Laporan Media Center Haji (MCH) Kemenhaj RI dari Arab Saudi menyebutkan bahwa kesiapan layanan kepulangan terus diperkuat, mulai dari pemeriksaan dokumen, pengaturan transportasi menuju bandara, penanganan bagasi, hingga proses penerimaan jemaah di debarkasi tanah air.
Juru Bicara Kemenhaj RI, Maria Assegaf, mengatakan pengawasan dilakukan secara menyeluruh untuk meminimalkan hambatan selama proses pemulangan.
“Fokus kami adalah memastikan seluruh jemaah memperoleh layanan terbaik pada setiap tahapan perjalanan pulang sehingga dapat kembali ke tanah air dengan aman dan nyaman,” kata Maria dalam keterangan pers di Makkah, Rabu (17/6/2026).
Kemenhaj RI juga kembali mengingatkan seluruh jemaah agar mematuhi ketentuan penerbangan internasional, terutama larangan membawa air zamzam di dalam koper bagasi maupun tas kabin. Menurut Maria, pelanggaran terhadap aturan tersebut berpotensi menghambat proses pemeriksaan bagasi dan jadwal keberangkatan kloter.
“Petugas akan melakukan pemeriksaan terhadap seluruh bagasi. Apabila ditemukan air zamzam di dalam koper, maka akan dikeluarkan sehingga berpotensi menghambat proses penanganan bagasi dan keberangkatan. Kami mengimbau jemaah untuk tidak membawa air zamzam tambahan di dalam koper. Air zamzam sudah disiapkan untuk jemaah dan akan diterima setibanya di Indonesia,” ujarnya.

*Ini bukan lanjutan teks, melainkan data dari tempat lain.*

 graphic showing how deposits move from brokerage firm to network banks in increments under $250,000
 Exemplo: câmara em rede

Kemenhaj RI memberikan apresiasi kepada jemaah Indonesia yang dinilai telah menunjukkan tingkat kepatuhan tinggi terhadap aturan barang bawaan selama proses pemulangan berlangsung.

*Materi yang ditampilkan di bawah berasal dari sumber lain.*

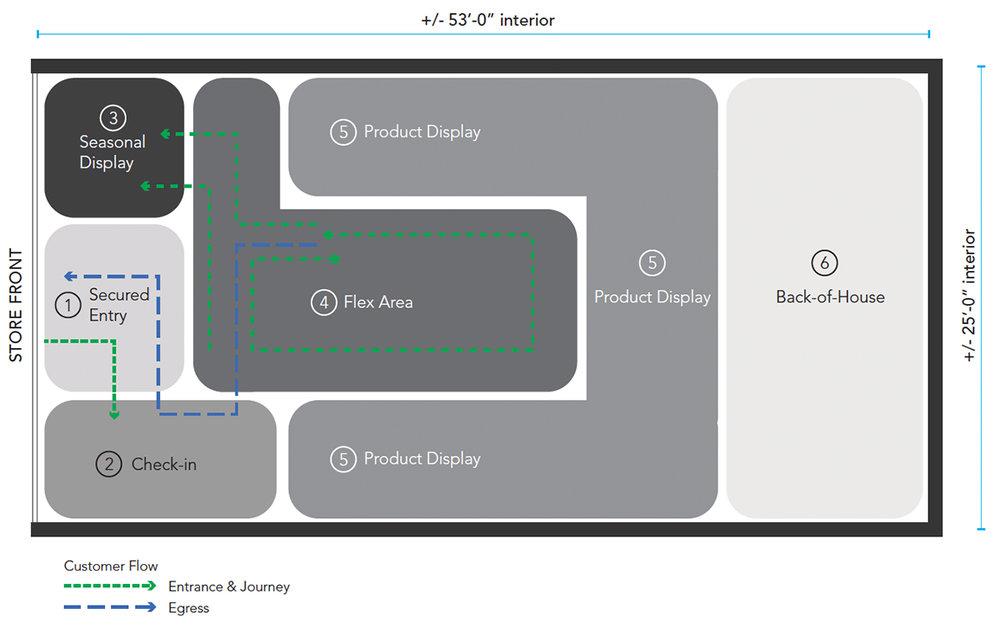 cutler-cannabis-retail-store-zoning-plan-2.jpg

Data operasional hingga hari ke-16 masa pemulangan mencatat sebanyak 107.989 orang telah tiba kembali di Indonesia. Jumlah tersebut terdiri dari 106.891 jemaah haji reguler dan 1.098 petugas yang tergabung dalam 275 kelompok terbang (kloter).
Rincian data menunjukkan pemulangan Gelombang I melalui Bandara Internasional King Abdulaziz Jeddah telah memberangkatkan 266 kloter dengan total 104.308 orang, terdiri atas 103.246 jemaah dan 1.062 petugas.
Sementara itu, Gelombang II yang diberangkatkan melalui Bandara Amir Muhammad bin Abdul Aziz (AMAA) Madinah telah melayani 15 kloter dengan total 5.961 orang, terdiri dari 5.901 jemaah dan 60 petugas.
Di sisi lain, pergerakan jemaah Gelombang II dari Makkah menuju Madinah juga terus berlangsung. Tercatat sebanyak 179 kloter dengan total 69.399 orang, terdiri atas 68.683 jemaah dan 716 petugas, telah tiba di Madinah untuk mengikuti program Arbain.
Menutup keterangannya, Maria mengajak seluruh jemaah yang telah kembali ke Indonesia untuk menjaga nilai-nilai kemabruran haji melalui perilaku positif dalam kehidupan sehari-hari.
“Haji yang mabrur tidak berhenti saat jemaah meninggalkan Tanah Suci. Kemabruran harus tercermin dalam kehidupan sehari-hari melalui kepedulian kepada sesama, semangat berbagi, akhlak yang baik, serta kontribusi nyata bagi keluarga dan masyarakat,” pungkasnya.